-- BEGIN Data provided --

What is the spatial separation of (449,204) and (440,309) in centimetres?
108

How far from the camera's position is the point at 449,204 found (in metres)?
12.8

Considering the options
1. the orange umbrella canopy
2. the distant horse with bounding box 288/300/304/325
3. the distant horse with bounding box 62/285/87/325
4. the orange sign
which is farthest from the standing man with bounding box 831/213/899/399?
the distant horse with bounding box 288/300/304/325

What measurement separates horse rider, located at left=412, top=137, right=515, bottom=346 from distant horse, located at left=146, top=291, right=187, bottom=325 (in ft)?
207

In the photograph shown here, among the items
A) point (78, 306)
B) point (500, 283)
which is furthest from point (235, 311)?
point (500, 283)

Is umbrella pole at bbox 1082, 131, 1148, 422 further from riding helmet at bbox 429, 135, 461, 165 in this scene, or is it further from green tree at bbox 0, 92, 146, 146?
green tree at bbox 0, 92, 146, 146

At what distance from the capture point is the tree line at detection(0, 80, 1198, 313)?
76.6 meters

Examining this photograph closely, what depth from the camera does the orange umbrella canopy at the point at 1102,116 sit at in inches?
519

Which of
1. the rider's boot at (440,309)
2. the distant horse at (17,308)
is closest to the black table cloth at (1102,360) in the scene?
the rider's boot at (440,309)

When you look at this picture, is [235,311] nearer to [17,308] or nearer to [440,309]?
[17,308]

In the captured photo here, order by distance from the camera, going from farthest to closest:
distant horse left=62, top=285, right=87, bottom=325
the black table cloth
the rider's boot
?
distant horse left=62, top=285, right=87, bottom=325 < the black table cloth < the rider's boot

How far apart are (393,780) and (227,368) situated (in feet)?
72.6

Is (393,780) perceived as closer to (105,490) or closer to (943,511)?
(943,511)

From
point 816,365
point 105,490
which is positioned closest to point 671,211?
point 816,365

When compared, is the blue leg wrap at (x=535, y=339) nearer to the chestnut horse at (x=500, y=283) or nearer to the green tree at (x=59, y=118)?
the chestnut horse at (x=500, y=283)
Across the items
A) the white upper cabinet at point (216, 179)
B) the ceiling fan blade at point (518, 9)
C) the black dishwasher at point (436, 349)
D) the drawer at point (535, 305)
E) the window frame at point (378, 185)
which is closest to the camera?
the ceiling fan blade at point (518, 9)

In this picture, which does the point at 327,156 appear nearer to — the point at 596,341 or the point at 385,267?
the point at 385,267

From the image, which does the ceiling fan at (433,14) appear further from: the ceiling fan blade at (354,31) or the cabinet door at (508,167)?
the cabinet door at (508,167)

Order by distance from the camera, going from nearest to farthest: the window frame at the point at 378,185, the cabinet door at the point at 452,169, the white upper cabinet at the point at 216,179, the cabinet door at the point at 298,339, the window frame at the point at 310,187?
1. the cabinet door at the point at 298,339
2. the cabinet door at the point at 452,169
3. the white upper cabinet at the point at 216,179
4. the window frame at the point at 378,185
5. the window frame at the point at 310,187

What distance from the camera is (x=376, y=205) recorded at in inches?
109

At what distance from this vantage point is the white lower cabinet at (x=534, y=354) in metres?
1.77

-- END Data provided --

* Problem to work on: Reproduce, word for word, every line starting at the line that contains "How far apart" and ending with the final line of the entries.

* Result for this exercise:
How far apart are (393,780) and (227,368) situated (in feet)?
72.6

Is (393,780) perceived as closer to (105,490) or closer to (943,511)?
(943,511)

From
point 816,365
point 105,490
which is positioned closest to point 671,211?
point 816,365

When compared, is the blue leg wrap at (x=535, y=339) nearer to the chestnut horse at (x=500, y=283) or nearer to the green tree at (x=59, y=118)?
the chestnut horse at (x=500, y=283)
Across the items
A) the white upper cabinet at point (216, 179)
B) the ceiling fan blade at point (518, 9)
C) the black dishwasher at point (436, 349)
D) the drawer at point (535, 305)
E) the window frame at point (378, 185)
which is closest to the camera?
the ceiling fan blade at point (518, 9)

In this picture, which does the point at 327,156 appear nearer to — the point at 596,341 or the point at 385,267?
the point at 385,267

From the image, which does the ceiling fan at (433,14) appear further from: the ceiling fan blade at (354,31) or the cabinet door at (508,167)?
the cabinet door at (508,167)

Order by distance from the camera, going from nearest to farthest: the window frame at the point at 378,185, the cabinet door at the point at 452,169, the white upper cabinet at the point at 216,179, the cabinet door at the point at 298,339, the window frame at the point at 310,187?
1. the cabinet door at the point at 298,339
2. the cabinet door at the point at 452,169
3. the white upper cabinet at the point at 216,179
4. the window frame at the point at 378,185
5. the window frame at the point at 310,187

What distance from the camera is (x=376, y=205) recorded at in inches?
109

At what distance from this vantage point is the white lower cabinet at (x=534, y=354) in metres?
1.77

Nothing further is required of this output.